───── GIVEN INFORMATION

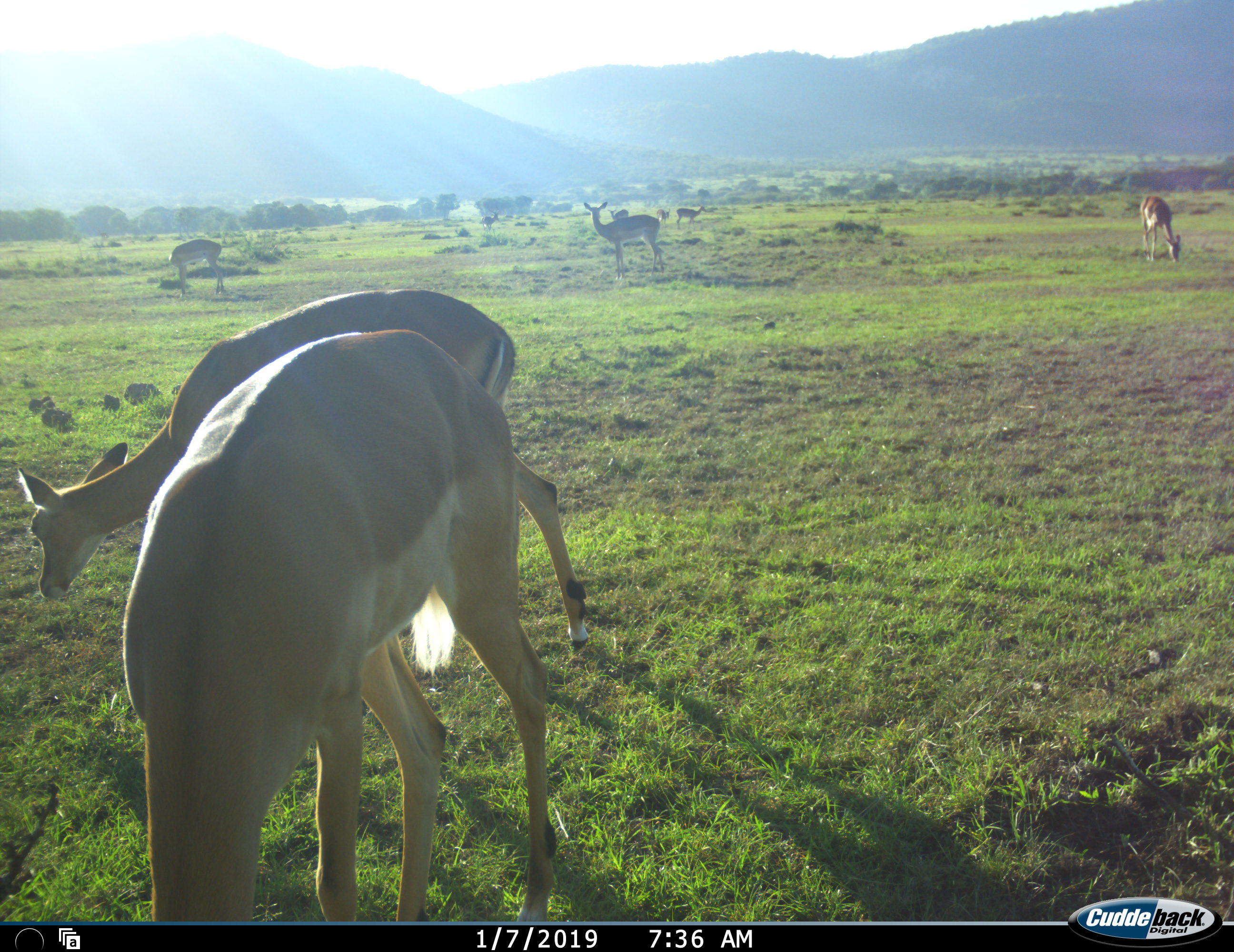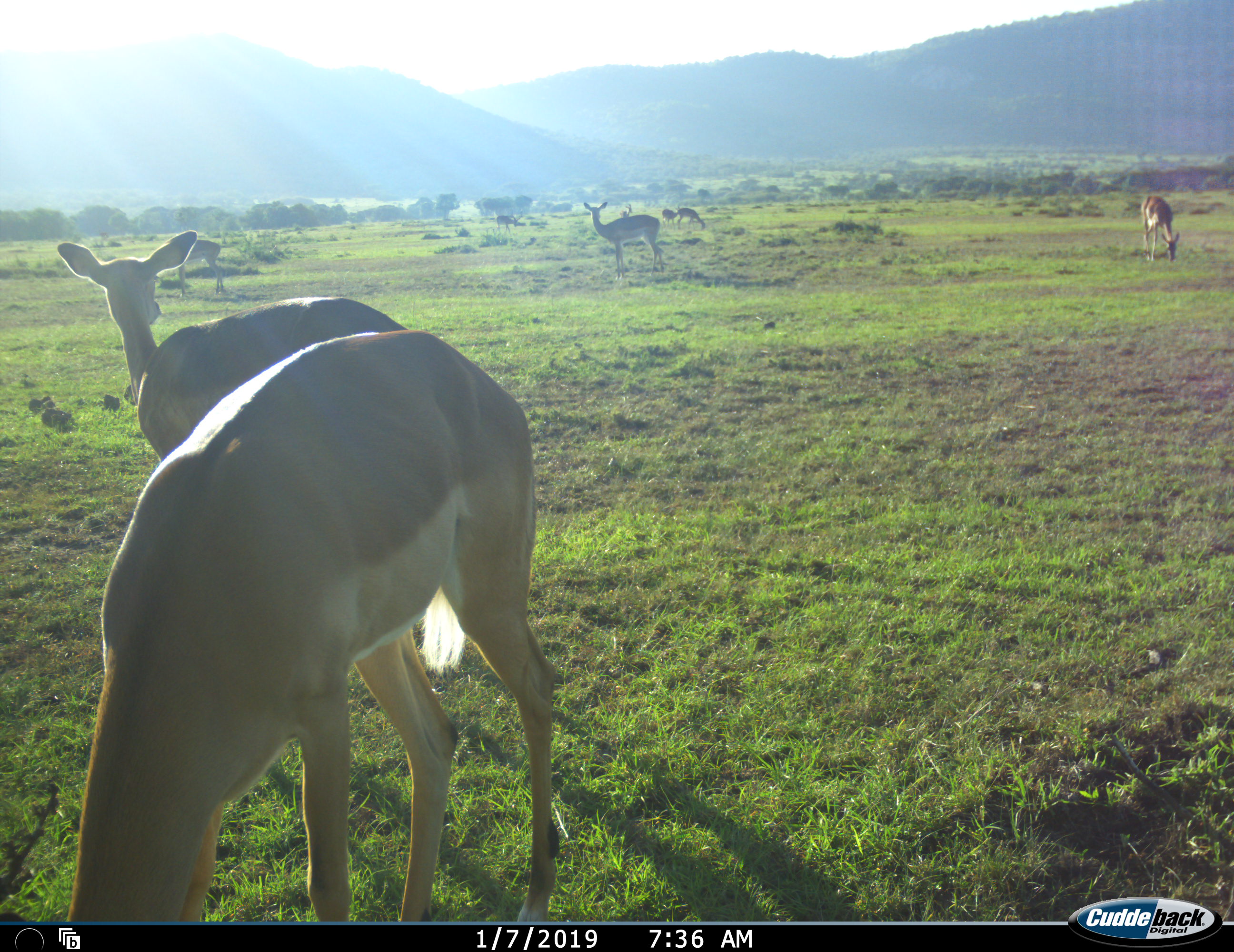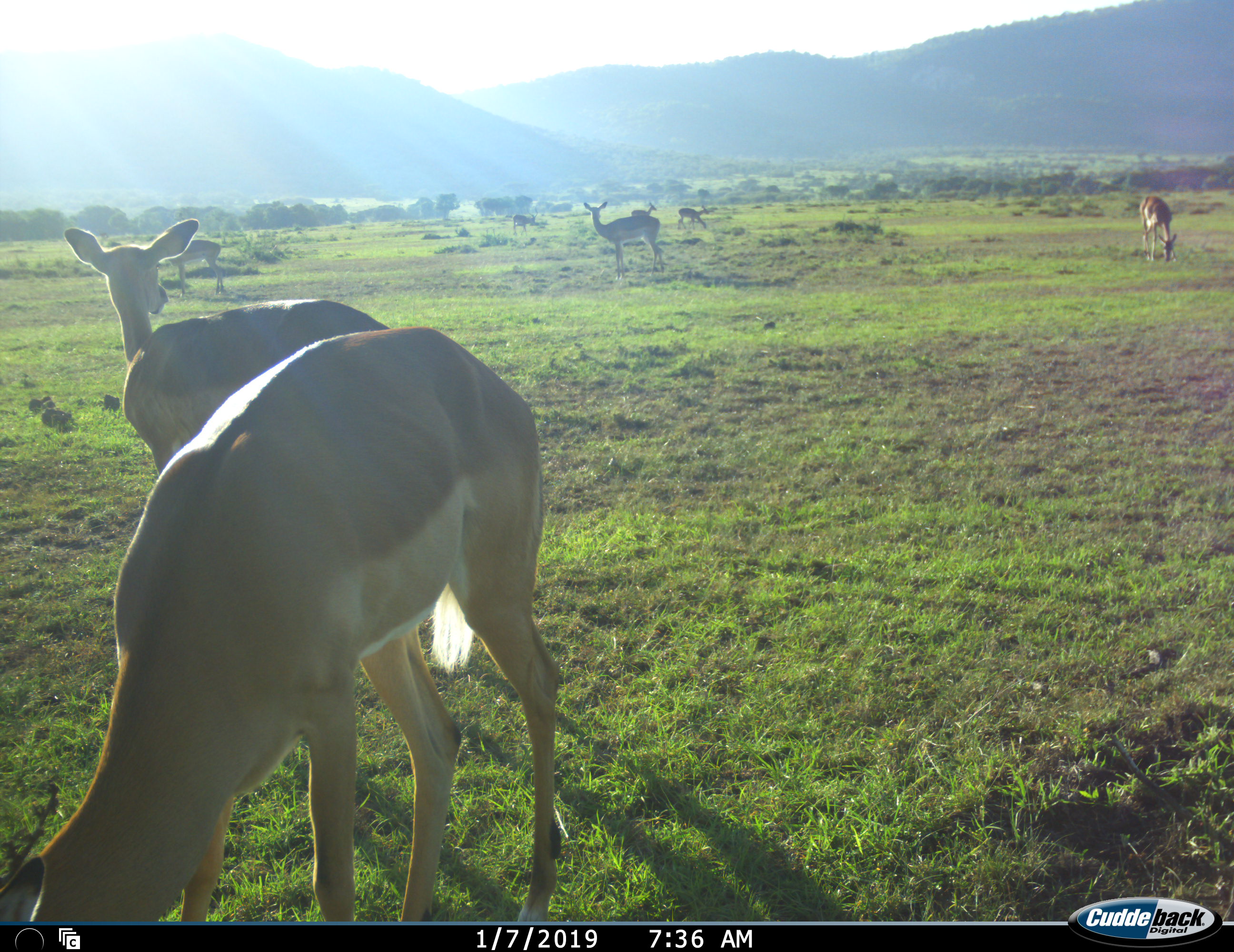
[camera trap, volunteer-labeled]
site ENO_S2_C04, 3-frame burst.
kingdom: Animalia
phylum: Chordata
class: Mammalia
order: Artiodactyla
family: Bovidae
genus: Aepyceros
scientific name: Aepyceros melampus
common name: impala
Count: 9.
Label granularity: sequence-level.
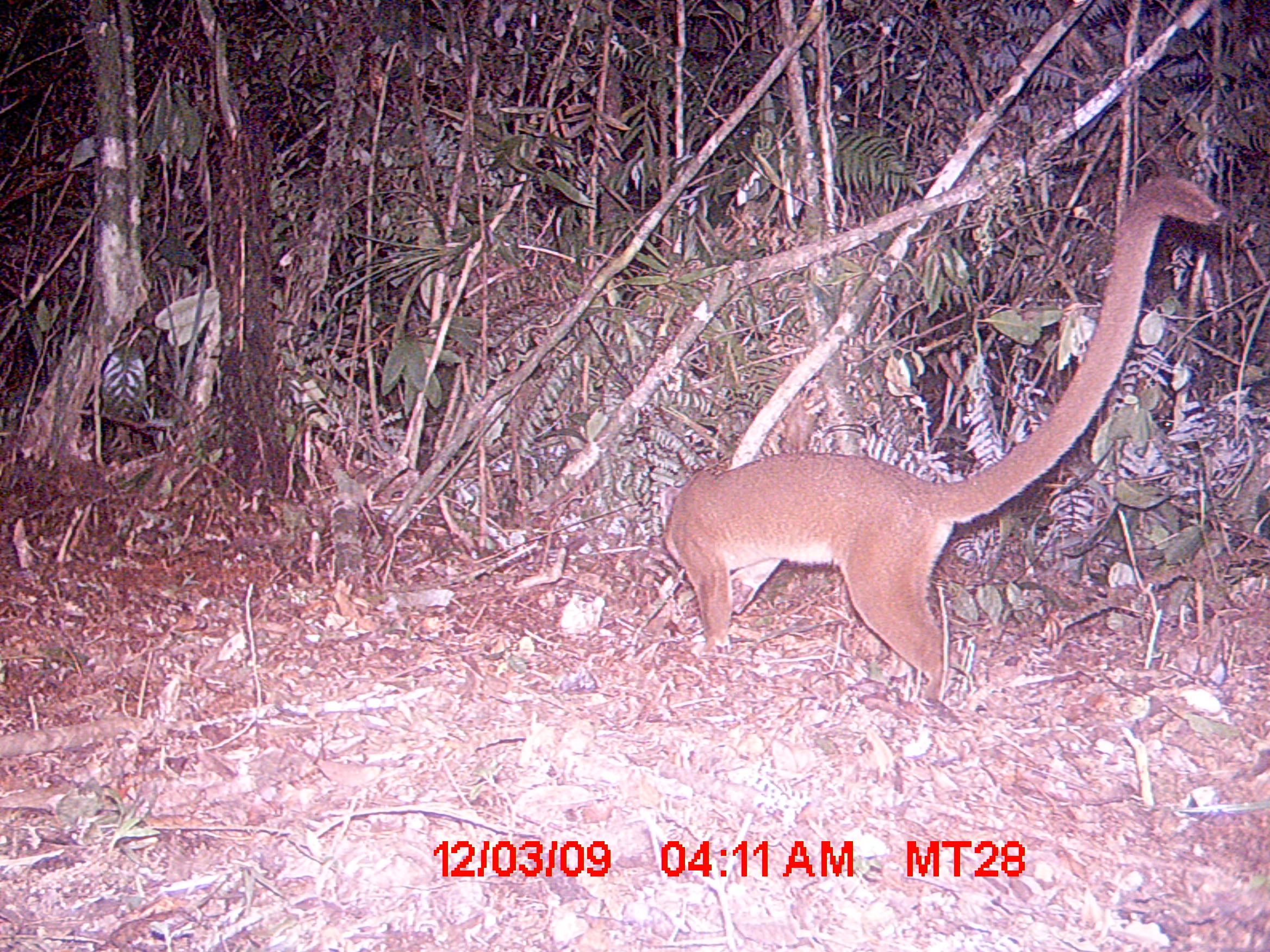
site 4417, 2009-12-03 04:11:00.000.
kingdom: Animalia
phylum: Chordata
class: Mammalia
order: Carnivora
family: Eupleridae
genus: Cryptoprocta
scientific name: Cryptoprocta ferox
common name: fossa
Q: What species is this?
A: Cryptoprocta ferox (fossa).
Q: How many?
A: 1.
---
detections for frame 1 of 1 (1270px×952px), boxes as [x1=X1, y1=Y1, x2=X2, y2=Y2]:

──────────

Write out every line above exactly as it is, leaving out the pictures.

[camera trap, volunteer-labeled]
site ENO_S2_C04, 3-frame burst.
kingdom: Animalia
phylum: Chordata
class: Mammalia
order: Artiodactyla
family: Bovidae
genus: Aepyceros
scientific name: Aepyceros melampus
common name: impala
Count: 9.
Label granularity: sequence-level.
site 4417, 2009-12-03 04:11:00.000.
kingdom: Animalia
phylum: Chordata
class: Mammalia
order: Carnivora
family: Eupleridae
genus: Cryptoprocta
scientific name: Cryptoprocta ferox
common name: fossa
Q: What species is this?
A: Cryptoprocta ferox (fossa).
Q: How many?
A: 1.
---
detections for frame 1 of 1 (1270px×952px), boxes as [x1=X1, y1=Y1, x2=X2, y2=Y2]:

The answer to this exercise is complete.